The more enigmatic the game, the more organic the joy.

I wasn’t around for weird sports that blew through town in the old days, those true mid-20th century misfits. Imagine watching sprint cars or motorcycles scramble around a narrow, dusty quarter-mile track at Hughes Stadium. Our ancestors savored it.

Another local event I missed was greyhound racing. I bet even scholarly local sports fans know nothing about Sacramento’s dog track.

The place was called K-9 Park. A wooden grandstand held 7,000 fans at the corner of Fruitridge Road and Stockton Boulevard, where Fruitridge Shopping Center sits today. Promoters spent $75,000 constructing a fancy dog palace. A mountain of money in 1932.

K-9 Park was controversial before it opened. Greyhound racing wasn’t exactly illegal—sportsmen raced hunting dogs after prey in the Yolo Causeway—but gambling was a crime. Promoters behind K-9 Park devised a clever way to let people bet on races without actually betting. Sort of.

The scheme required customers to buy into something called the “option system.” Gamblers purchased a $2.50 “preferred option” or a $2 “secondary option.” In theory, options were ownerships in greyhounds.

If you bought a preferred option and your dog won, you’d get your money back plus interest determined by a K-9 Park employee who was fast with odds. A $2 option paid off for the top two finishers. If your dog ran worse than second, your option was worthless.

Everyone knew the option system was a joke—semantics to evade police. In San Francisco and Alameda counties, authorities called it a “racket” and banned dog racing.

But Sacramento County District Attorney Neil McAllister wasn’t so sure. He said, “I have heard that option betting is a successful evasion of the law, and it’s questionable whether it is legal or not.”

Opening night Aug. 1, 1932, drew crowds that required Highway Patrol to direct traffic on Stockton Boulevard. Days before, promoters from the Sacramento Amusement Company visited gin mills around town and handed out hundreds of free tickets.

Customers filled the silver-painted grandstands. People loved to watch greyhounds chase a mechanical stuffed rabbit. Options went unsold.
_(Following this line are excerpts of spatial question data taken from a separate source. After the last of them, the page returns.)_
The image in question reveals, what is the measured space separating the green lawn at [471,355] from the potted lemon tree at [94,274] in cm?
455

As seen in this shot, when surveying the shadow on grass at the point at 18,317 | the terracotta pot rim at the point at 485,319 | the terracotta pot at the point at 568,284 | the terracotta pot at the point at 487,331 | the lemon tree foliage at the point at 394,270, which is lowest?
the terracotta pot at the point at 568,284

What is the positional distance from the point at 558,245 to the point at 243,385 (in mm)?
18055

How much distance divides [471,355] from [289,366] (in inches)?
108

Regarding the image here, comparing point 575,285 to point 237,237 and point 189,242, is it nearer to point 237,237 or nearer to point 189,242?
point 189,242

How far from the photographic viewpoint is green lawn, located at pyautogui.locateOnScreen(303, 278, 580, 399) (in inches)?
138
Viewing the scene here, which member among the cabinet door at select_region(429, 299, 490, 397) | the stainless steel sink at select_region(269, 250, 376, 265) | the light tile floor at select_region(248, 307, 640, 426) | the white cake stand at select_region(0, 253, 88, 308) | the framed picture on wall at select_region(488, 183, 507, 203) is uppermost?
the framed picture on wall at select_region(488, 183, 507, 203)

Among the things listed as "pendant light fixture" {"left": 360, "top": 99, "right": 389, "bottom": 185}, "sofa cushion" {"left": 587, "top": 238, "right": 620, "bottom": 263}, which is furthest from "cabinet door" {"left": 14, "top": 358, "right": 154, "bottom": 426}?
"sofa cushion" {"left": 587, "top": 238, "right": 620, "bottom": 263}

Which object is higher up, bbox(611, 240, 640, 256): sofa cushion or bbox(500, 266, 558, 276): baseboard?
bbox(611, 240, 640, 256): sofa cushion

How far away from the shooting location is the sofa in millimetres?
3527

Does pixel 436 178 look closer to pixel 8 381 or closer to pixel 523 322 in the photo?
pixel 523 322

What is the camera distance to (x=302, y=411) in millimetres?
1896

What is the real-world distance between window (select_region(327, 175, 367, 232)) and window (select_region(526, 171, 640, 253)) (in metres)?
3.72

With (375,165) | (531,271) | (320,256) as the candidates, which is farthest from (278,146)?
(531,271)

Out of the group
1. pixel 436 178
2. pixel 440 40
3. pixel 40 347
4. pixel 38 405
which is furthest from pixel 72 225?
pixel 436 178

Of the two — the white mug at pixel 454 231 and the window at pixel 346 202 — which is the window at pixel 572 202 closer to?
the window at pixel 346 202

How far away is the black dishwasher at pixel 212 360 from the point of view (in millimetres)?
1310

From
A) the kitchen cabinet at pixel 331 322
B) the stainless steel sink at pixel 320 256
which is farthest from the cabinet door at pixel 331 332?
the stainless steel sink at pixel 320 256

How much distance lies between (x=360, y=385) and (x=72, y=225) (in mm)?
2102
K-9 Park staffed 30 option windows that first night. As the two-month meet progressed, window staff dwindled to 18, then five. Fans enjoyed the dogs. But they didn’t buy options.

Stung by low sales, Sacramento Amusement Company slowly went broke.

Law enforcement presented another hurdle. Sheriff’s deputies arrested an option seller, John Garritty, who ran window No. 4. The jury deliberated 17 minutes and found Garritty not guilty.

The verdict upset civic leaders. An outraged Bee editorialist wrote, “The district attorney’s office from the first had no intention of interfering with the dog-racing racket.”

Where the law failed, economics prevailed.

Without enough bettors, the track closed after one season. K-9 Park was renamed New Night Speedway for auto racing. It burned down in 1935. Fire Chief J.C. Taylor suspected arson.